A todas estas preguntas Durant da una vaga respuesta. Es más, asegura que “evidentemente, la historiografía no puede ser una ciencia”, una afirmación que por lo menos resulta polémica. Según el diccionario de la Real Academia Española (RAE), la historia es la narración y exposición de los acontecimientos pasados y dignos de memoria, sean públicos o privados, una disciplina que estudia y narra cronológicamente esos acontecimientos pasados. Por otro lado, la RAE define a la historiografía como la disciplina que se ocupa del estudio de la historia, como el estudio bibliográfico y crítico de los escritos sobre historia y sus fuentes, y de los autores que han tratado estas materias; y también como el conjunto de obras o estudios de carácter histórico. Así, mientras la historia es el pasado en sí mismo y la narración de los sucesos importantes que tuvieron lugar en él, la historiografía es el método y el conocimiento que se usan para la descripción de esos acontecimientos históricos. Por esa razón, se llega a la conclusión de que la historiografía es la ciencia de la historia.

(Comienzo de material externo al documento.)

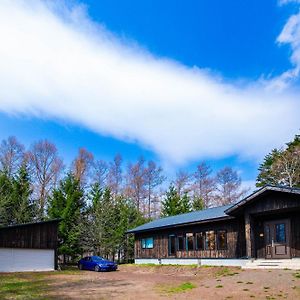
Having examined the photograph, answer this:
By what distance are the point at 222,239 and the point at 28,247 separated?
14472mm

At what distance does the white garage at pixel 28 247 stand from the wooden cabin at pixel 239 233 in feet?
25.7

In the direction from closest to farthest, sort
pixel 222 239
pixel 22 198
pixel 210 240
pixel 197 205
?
1. pixel 222 239
2. pixel 210 240
3. pixel 22 198
4. pixel 197 205

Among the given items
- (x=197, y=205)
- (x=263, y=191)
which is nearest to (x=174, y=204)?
(x=197, y=205)

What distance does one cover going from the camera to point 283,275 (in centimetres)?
1625

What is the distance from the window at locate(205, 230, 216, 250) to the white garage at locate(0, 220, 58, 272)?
12.3 metres

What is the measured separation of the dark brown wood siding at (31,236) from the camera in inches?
1102

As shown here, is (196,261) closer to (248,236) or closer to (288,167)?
(248,236)

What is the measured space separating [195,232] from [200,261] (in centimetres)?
208

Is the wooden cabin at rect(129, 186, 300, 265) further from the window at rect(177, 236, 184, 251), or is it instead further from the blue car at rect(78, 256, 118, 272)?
the blue car at rect(78, 256, 118, 272)

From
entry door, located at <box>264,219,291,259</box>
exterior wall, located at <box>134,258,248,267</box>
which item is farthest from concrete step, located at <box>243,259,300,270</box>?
exterior wall, located at <box>134,258,248,267</box>

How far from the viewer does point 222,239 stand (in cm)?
2527

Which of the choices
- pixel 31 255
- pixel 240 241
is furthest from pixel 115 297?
pixel 31 255

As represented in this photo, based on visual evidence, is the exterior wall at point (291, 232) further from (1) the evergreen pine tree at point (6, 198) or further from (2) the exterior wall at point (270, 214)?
(1) the evergreen pine tree at point (6, 198)

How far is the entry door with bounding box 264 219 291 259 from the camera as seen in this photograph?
823 inches
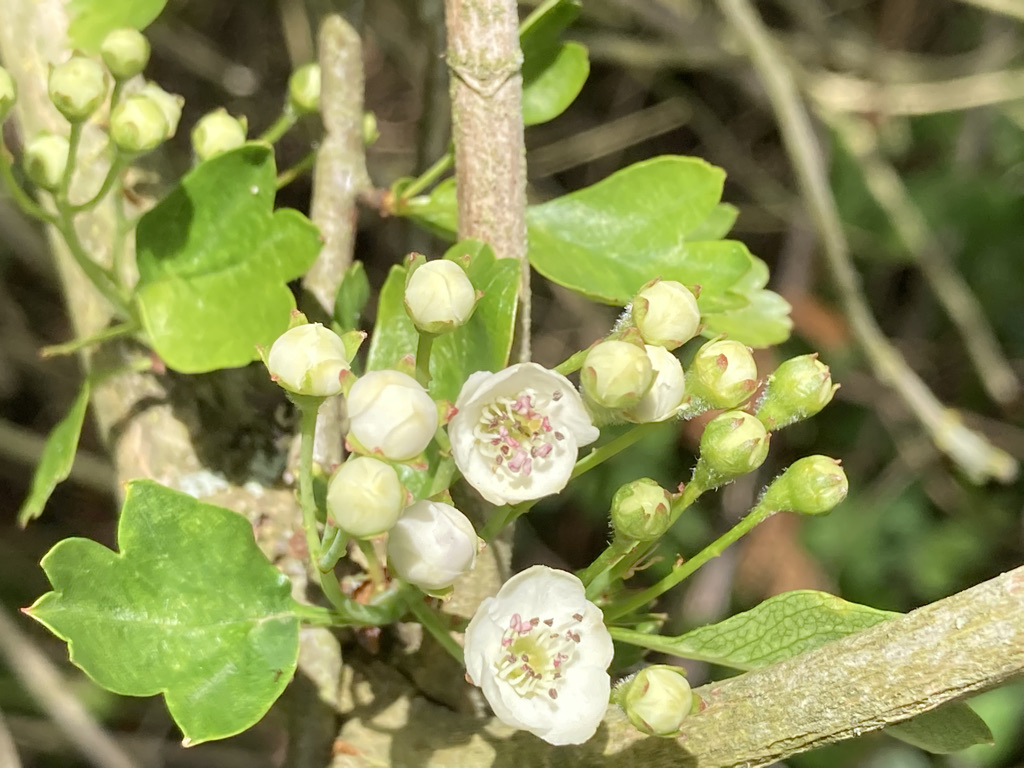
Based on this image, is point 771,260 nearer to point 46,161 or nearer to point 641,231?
point 641,231

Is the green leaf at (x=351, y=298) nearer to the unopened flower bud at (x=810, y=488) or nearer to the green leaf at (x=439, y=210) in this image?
the green leaf at (x=439, y=210)

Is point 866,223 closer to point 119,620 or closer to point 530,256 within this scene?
point 530,256

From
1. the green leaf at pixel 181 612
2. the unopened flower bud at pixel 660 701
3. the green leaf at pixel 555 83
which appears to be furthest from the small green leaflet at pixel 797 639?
the green leaf at pixel 555 83

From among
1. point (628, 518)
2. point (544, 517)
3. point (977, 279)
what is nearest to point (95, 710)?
point (544, 517)

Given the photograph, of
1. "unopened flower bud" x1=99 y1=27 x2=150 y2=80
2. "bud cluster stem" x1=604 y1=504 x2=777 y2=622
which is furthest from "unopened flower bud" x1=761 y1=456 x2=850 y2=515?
"unopened flower bud" x1=99 y1=27 x2=150 y2=80

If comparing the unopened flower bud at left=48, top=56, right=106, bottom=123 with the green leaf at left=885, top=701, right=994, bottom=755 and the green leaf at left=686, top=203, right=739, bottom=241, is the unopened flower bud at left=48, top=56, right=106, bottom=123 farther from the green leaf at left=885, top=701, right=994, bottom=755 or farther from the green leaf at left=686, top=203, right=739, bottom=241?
the green leaf at left=885, top=701, right=994, bottom=755

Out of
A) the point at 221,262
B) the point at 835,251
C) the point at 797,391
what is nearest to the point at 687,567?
the point at 797,391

Es innegable que una narración histórica es una construcción hecha por el historiador en base a su estudio de las fuentes. Cuando un historiador decide investigar el pasado, inevitablemente se enfrenta con diferentes problemas. No es posible reconstruir la totalidad del pasado. Por eso los historiadores realizan una selección de aquellos aspectos del pasado que les resultan más interesantes. Hace casi dos milenios, el escritor sirio-romano Luciano de Samósata (125-181) aseguraba en su “Quomodo historia conscribenda sit” (Cómo debe escribirse la historia) que “si la historia fuera además acompañada de amenidad, atraería a muchos seguidores, pero antes de ocuparse de la belleza debe atender a su propio fin, es decir, poner en claro la verdad”. Tarea difícil si las hay, más cuando se trata de estudiar la historia de una figura como Trotsky quien, a causa de su accionar revolucionario y de su ideología política, ha encontrado con el correr de los años tanto adeptos como antagonistas, admiradores como detractores, discípulos como enemigos. En fin, su historia no está libre de las habituales opiniones contradictorias que provocan la infinidad de personajes cuyo paso por la vida ha implicado, para bien o para mal, algún acontecimiento trascendental en la historia de la humanidad.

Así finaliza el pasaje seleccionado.